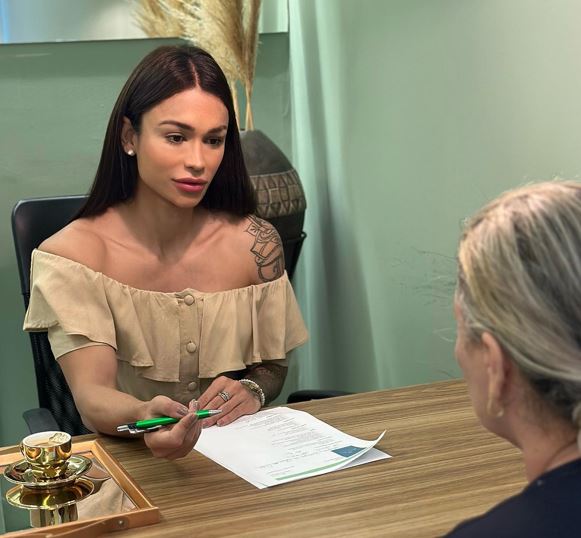 Diana Areas with a client at her clinic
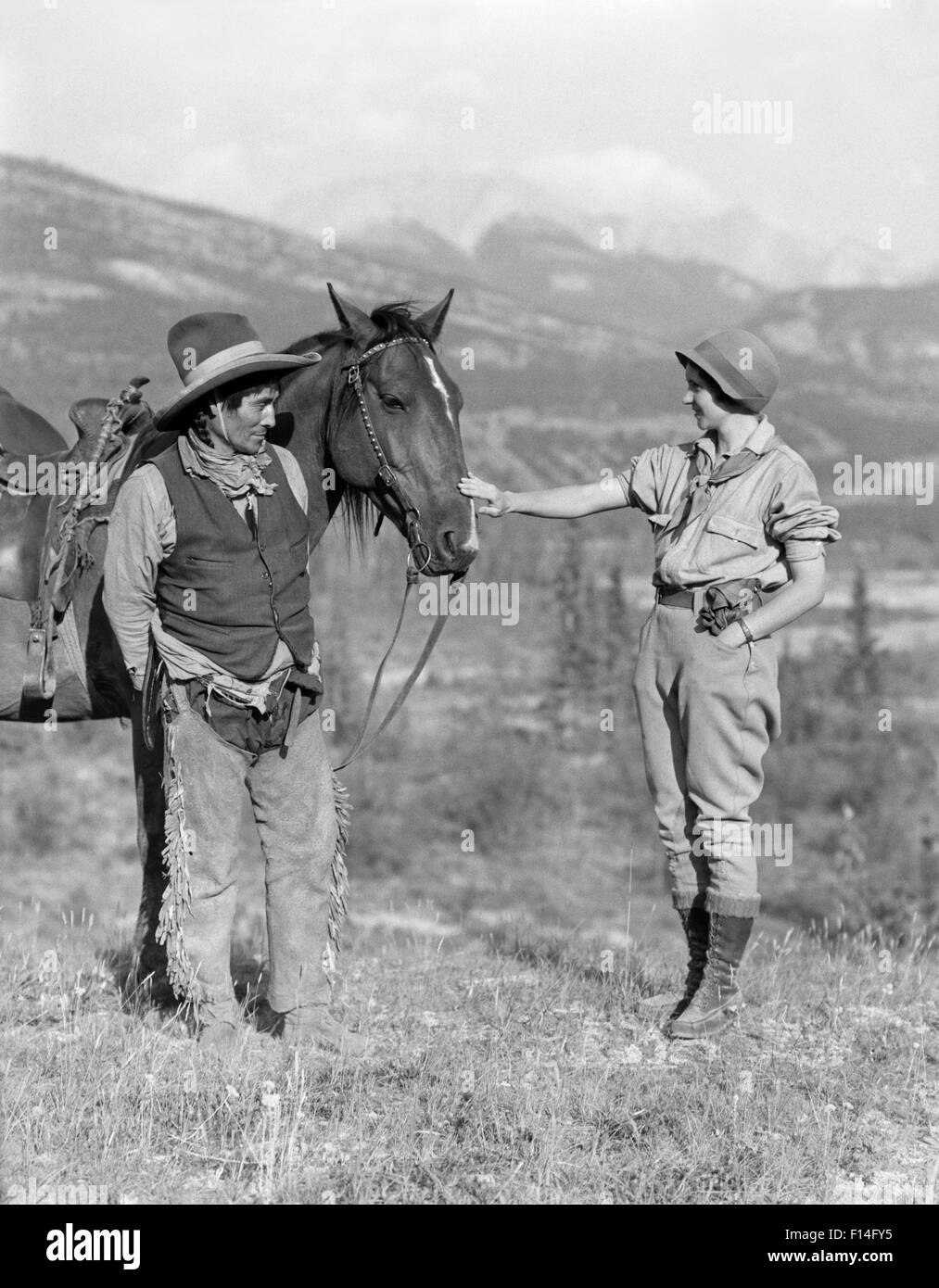 1920s OUTDOOR WOMAN TALKING WITH NATIVE AMERICAN STONEY SIOUX INDIAN WESTERN TRAIL GUIDE MAN AND HIS HORSE ALBERTA CANADA Stock Photo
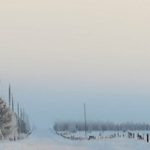 A long snow-covered country road with power poles along one side and a barn in the distance.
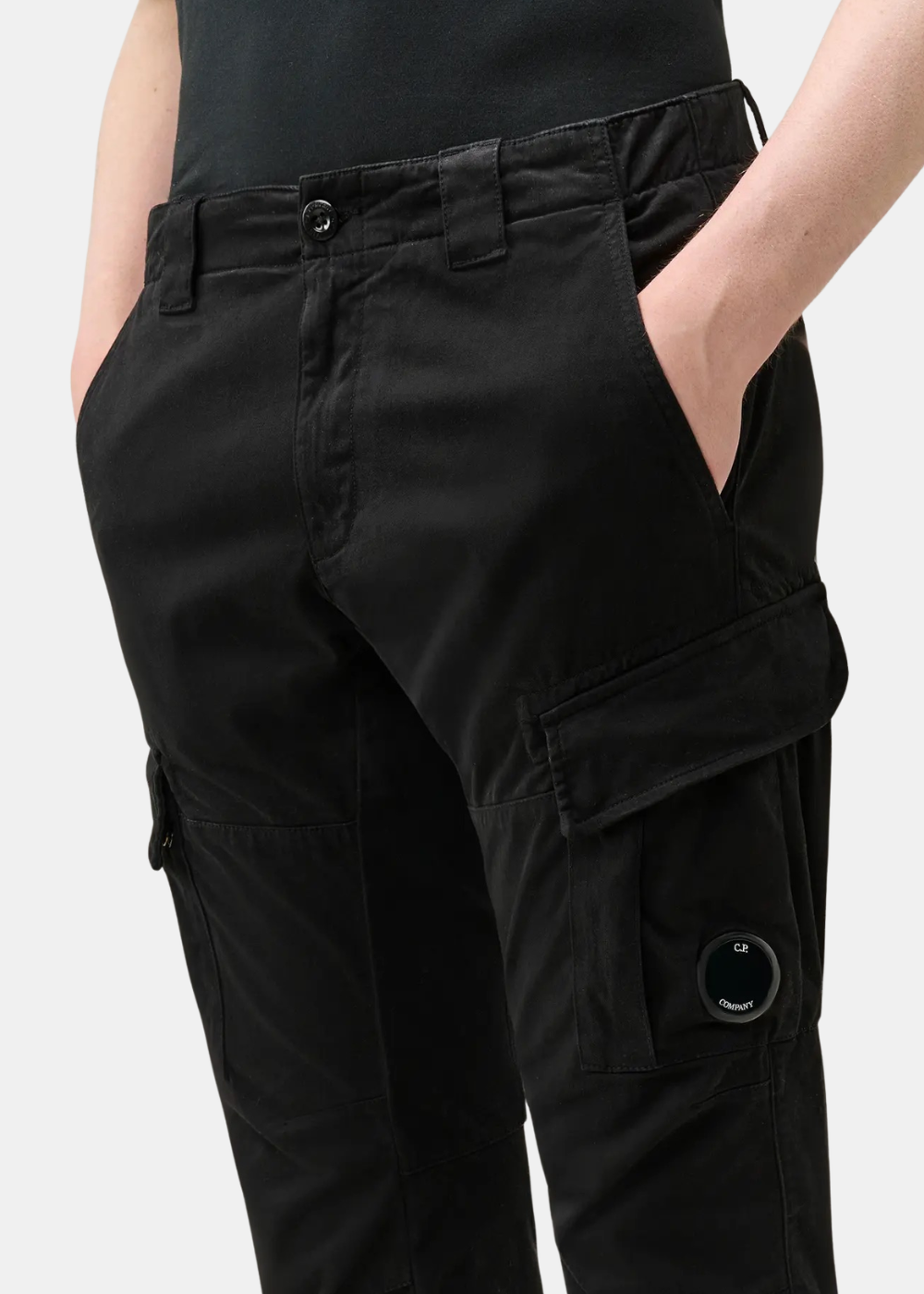 Gros plan de face sur un pantalon cargo noir CP Company en coton stretch avec les mains dans les poches et le verre de lunette signature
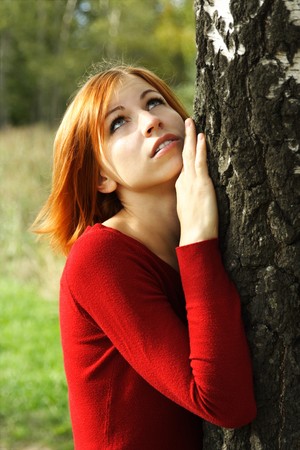 beauty girl in red dress snuggle up to tree, half body, looking upの写真素材
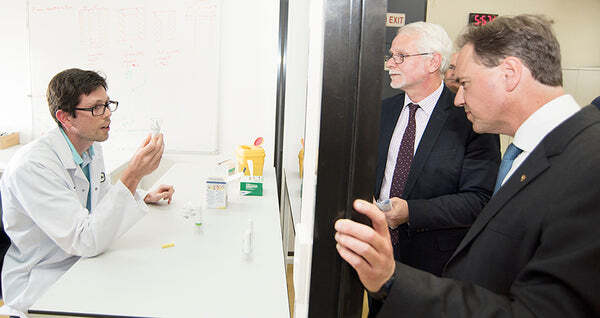 Photo (L-R): Dr Florian Lapierre, ASTech Post-doctoral Research Fellow, Dr Andrew Gooley, Chief Scientific Officer, Trajan, Hon. Greg Hunt MP, Federal Minister for Industry, Innovation and Science, Australia.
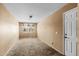 Bright bedroom with neutral carpet and walls, offering a versatile space for personalization at 16240 W Maricopa St, Goodyear, AZ 85338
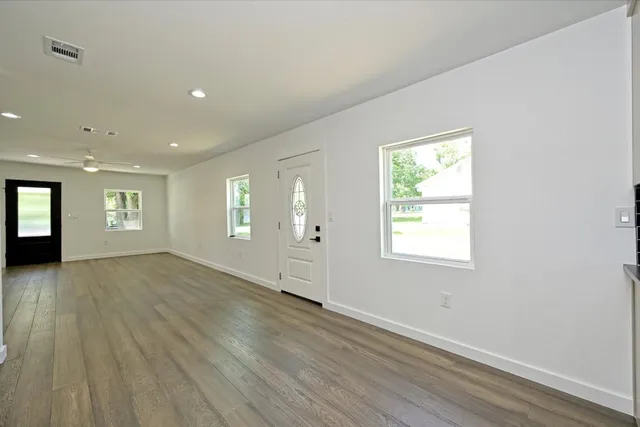 an empty room with wooden floor and windows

---

What the task asks —
Reproduce the whole listing above word for word, leaving out the pictures.

Exercise result —
 Diana Areas with a client at her clinic
 1920s OUTDOOR WOMAN TALKING WITH NATIVE AMERICAN STONEY SIOUX INDIAN WESTERN TRAIL GUIDE MAN AND HIS HORSE ALBERTA CANADA Stock Photo
 A long snow-covered country road with power poles along one side and a barn in the distance.
 Gros plan de face sur un pantalon cargo noir CP Company en coton stretch avec les mains dans les poches et le verre de lunette signature
 beauty girl in red dress snuggle up to tree, half body, looking upの写真素材
 Photo (L-R): Dr Florian Lapierre, ASTech Post-doctoral Research Fellow, Dr Andrew Gooley, Chief Scientific Officer, Trajan, Hon. Greg Hunt MP, Federal Minister for Industry, Innovation and Science, Australia.
 Bright bedroom with neutral carpet and walls, offering a versatile space for personalization at 16240 W Maricopa St, Goodyear, AZ 85338
 an empty room with wooden floor and windows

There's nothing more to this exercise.